La destruction des villages a entraîné soit des dommages importants, soit la perte de nombreux bâtiments traditionnels et d’objets culturels, ainsi que la détérioration des pratiques et des traditions culturelles des Dogon, Peul, Bozo, Bambara et Sonrhaï. La disparition progressive de pratiques culturelles telles que les rituels funéraires traditionnels et les danses masquées, ainsi que les festivités du Yaaral et du Degal, ont alimenté les conflits intercommunautaires.

«ALIPH a été créée en 2017, en partie en réponse à la destruction du patrimoine culturel du Mali», a déclaré le Dr Thomas S. Kaplan, président d’ALIPH. «Notre partenariat avec l’UNESCO et les autorités constitue un plan concret et ambitieux pour sauver les trésors du patrimoine culturel qui ont été mis en danger par le conflit. Cet effort conjoint se détermine par une conviction collective que le patrimoine culturel joue un rôle essentiel dans la construction de la cohésion sociale et, finalement, de la paix», a souligné Dr Thomas S. Kaplan.

Les experts de l’UNESCO travailleront en étroite collaboration avec une équipe d’experts du ministère de la Culture, de la direction nationale du patrimoine culturel (DNPC), de la Mission culturelle de Bandiagara (BCM) et de la Mission multidimensionnelle intégrée des Nations unies pour la stabilisation au Mali (Minusma), ainsi qu’avec les communautés locales. L’intervention à Bandiagara s’appuie sur les initiatives de réhabilitation de l’UNESCO au Mali, actives depuis 2012, et sur le travail d’évaluation et de médiation effectué en 2019 pour donner suite à la spirale de violence intercommunautaire à Bandiagara.

La Falaise de Bandiagara est un vaste paysage culturel couvrant 400.000 hectares dispersés dans trois régions naturelles : le plateau de grès, l’escarpement, et les plaines. Les communautés entretiennent une relation très étroite avec leur environnement, qui s’exprime par des rituels et des traditions sacrés. Le bien a été inscrit sur la Liste du patrimoine mondial de l’UNESCO en 1989.
à noter l’UNESCO collabore déjà avec ALIPH dans notre pays pour la réhabilitation du Tombeau des Askia à Gao.
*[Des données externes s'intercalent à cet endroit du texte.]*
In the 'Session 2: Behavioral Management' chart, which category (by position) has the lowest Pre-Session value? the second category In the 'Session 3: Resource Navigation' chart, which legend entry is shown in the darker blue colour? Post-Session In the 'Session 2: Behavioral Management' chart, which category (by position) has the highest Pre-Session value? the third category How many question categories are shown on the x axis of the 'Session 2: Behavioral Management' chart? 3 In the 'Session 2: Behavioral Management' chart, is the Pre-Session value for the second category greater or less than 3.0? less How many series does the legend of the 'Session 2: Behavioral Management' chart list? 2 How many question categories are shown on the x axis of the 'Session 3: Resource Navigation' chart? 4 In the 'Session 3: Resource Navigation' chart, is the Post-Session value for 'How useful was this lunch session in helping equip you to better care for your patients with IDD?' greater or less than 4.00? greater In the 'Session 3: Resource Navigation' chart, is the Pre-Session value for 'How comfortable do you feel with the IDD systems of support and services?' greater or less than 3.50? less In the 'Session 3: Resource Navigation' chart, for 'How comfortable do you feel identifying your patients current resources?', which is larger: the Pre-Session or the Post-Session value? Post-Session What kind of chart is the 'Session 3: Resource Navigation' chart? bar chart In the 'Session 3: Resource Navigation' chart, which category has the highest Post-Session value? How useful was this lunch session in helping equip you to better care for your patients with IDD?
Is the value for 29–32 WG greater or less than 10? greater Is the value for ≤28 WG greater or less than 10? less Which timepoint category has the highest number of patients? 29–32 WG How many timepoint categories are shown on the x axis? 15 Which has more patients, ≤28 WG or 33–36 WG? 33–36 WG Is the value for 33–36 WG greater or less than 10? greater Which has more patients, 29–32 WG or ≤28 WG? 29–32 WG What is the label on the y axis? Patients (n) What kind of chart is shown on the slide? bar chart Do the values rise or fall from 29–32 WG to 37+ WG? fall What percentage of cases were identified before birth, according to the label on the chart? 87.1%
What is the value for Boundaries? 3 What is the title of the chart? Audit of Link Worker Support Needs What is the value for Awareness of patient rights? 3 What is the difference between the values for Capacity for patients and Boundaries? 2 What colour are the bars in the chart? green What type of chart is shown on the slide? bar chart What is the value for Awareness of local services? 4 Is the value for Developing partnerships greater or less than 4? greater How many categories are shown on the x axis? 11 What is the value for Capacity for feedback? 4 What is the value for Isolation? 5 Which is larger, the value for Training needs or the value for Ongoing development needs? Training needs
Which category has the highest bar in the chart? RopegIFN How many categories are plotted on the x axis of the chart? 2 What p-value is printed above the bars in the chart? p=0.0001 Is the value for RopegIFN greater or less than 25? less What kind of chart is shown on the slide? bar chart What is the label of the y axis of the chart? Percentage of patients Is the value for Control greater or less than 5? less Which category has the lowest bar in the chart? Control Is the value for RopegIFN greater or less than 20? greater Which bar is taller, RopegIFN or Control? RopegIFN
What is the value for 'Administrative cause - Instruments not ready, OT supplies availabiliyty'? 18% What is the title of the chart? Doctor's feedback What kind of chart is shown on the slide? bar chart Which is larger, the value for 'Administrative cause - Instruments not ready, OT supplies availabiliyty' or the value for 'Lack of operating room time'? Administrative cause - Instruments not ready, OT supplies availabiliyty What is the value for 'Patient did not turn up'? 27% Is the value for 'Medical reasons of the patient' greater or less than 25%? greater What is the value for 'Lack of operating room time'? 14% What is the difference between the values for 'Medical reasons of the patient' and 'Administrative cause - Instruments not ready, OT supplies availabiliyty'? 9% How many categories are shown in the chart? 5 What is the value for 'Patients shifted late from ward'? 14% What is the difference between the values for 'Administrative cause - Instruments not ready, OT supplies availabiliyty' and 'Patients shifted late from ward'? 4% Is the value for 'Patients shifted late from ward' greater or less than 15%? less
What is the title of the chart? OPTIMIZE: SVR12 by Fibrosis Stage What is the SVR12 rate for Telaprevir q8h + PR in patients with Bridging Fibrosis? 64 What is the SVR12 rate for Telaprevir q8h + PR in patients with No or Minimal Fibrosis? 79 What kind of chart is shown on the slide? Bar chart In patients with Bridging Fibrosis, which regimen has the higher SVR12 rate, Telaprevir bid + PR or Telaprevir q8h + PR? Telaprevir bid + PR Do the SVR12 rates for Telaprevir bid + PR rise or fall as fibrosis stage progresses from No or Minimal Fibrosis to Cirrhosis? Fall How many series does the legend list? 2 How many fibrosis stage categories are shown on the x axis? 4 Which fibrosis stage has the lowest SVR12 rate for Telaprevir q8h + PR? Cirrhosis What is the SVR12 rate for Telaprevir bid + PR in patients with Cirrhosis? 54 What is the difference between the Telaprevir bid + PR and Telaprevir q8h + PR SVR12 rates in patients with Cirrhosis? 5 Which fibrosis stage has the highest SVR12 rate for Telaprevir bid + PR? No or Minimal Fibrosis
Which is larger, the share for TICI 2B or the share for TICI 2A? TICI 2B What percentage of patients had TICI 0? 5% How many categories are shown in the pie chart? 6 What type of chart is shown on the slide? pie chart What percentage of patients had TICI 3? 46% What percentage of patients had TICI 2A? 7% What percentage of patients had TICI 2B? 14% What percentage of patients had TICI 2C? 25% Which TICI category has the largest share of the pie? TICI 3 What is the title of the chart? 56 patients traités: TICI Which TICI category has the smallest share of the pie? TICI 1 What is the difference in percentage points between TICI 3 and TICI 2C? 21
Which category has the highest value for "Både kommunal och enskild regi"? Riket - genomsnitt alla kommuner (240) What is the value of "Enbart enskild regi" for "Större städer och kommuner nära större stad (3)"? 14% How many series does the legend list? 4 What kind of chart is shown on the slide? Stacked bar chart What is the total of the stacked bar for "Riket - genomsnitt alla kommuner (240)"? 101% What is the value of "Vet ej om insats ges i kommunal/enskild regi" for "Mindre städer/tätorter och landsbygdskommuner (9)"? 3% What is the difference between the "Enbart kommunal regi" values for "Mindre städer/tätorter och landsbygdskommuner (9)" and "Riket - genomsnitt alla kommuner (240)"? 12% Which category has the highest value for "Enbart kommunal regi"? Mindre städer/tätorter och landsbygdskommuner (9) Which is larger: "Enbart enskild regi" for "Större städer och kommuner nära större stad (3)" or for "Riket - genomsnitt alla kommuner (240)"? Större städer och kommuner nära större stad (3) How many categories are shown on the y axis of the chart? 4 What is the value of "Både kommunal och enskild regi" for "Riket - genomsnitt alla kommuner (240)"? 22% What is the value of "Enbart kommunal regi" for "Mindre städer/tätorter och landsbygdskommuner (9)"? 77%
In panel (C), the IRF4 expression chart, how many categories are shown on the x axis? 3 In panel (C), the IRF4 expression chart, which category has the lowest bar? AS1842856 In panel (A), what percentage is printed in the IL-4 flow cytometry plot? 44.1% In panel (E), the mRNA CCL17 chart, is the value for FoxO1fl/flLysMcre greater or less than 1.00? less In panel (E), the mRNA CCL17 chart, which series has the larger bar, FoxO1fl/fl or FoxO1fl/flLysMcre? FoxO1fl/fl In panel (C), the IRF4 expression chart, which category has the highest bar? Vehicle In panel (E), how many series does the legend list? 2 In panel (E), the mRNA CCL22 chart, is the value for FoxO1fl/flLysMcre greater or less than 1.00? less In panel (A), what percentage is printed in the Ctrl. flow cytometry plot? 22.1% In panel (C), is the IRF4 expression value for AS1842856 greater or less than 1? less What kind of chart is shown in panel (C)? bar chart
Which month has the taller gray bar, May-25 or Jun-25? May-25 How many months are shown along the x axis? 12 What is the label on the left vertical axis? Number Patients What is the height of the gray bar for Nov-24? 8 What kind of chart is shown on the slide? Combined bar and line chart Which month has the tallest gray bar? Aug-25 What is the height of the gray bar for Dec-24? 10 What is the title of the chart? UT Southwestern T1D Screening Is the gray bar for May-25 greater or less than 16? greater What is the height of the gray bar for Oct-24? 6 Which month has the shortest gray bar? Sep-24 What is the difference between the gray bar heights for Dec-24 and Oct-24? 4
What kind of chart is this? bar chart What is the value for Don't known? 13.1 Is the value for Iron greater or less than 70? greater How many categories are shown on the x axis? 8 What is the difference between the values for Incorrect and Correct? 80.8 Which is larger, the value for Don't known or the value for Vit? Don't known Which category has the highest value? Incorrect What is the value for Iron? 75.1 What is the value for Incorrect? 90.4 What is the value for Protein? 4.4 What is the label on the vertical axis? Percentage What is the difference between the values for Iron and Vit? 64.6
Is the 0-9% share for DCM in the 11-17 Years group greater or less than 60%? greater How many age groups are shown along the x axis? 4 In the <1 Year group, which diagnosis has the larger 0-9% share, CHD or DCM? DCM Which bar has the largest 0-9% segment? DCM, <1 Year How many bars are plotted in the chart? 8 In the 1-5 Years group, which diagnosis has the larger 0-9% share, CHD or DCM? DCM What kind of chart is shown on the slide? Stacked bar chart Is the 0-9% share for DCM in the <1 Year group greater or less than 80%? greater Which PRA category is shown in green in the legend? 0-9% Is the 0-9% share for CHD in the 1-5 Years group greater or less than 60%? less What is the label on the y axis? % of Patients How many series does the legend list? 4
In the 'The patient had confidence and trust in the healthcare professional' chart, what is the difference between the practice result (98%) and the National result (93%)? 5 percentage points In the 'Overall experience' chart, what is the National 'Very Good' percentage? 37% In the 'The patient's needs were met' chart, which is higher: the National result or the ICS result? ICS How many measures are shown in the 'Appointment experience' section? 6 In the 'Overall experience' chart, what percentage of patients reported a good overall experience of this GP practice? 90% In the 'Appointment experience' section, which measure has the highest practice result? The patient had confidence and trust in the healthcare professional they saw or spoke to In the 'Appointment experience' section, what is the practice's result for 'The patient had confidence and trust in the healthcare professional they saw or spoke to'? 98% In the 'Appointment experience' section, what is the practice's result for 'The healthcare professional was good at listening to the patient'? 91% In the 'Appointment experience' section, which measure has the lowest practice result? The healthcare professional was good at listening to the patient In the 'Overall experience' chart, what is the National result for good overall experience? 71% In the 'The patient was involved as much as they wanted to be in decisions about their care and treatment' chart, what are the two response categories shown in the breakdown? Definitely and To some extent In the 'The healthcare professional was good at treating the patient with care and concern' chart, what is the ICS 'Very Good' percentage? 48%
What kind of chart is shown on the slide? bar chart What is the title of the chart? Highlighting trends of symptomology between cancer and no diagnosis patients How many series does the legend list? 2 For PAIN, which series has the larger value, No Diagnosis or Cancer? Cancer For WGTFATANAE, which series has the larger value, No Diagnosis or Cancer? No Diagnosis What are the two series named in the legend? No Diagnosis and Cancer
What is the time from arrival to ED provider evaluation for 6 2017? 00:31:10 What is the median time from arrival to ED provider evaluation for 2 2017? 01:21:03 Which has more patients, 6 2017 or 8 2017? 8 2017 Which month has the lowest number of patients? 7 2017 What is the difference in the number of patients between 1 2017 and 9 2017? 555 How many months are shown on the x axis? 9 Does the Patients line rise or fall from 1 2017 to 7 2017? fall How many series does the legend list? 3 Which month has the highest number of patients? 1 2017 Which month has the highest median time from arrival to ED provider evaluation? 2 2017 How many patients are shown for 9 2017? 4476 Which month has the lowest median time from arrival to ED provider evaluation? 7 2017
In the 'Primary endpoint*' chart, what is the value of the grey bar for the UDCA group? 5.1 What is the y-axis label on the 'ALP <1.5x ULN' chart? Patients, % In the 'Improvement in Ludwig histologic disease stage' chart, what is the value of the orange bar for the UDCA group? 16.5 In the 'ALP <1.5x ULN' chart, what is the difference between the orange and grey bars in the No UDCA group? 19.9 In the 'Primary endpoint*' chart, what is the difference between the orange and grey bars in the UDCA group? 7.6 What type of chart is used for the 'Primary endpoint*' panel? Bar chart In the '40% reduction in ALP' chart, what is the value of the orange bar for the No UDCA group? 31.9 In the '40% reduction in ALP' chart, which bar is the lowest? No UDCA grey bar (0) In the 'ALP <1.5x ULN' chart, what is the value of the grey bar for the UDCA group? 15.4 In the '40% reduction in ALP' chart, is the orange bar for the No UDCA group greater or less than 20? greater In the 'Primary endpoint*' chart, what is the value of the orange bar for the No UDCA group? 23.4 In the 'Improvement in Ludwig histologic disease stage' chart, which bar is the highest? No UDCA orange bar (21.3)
Un autre monument qui subit les effets de la crise sécuritaire que traverse notre pays. En effet, le site du Tombeau des Askia, construit en terre en 1495 par l’empereur songhoy Askia Mohamed, comprend un tombeau pyramidal et une mosquée. Celle-ci, l’une des plus grandes de la ville, est encore utilisée par les habitants. Le site ne présente pas de signe flagrant de dégradation, mais le risque est structurel.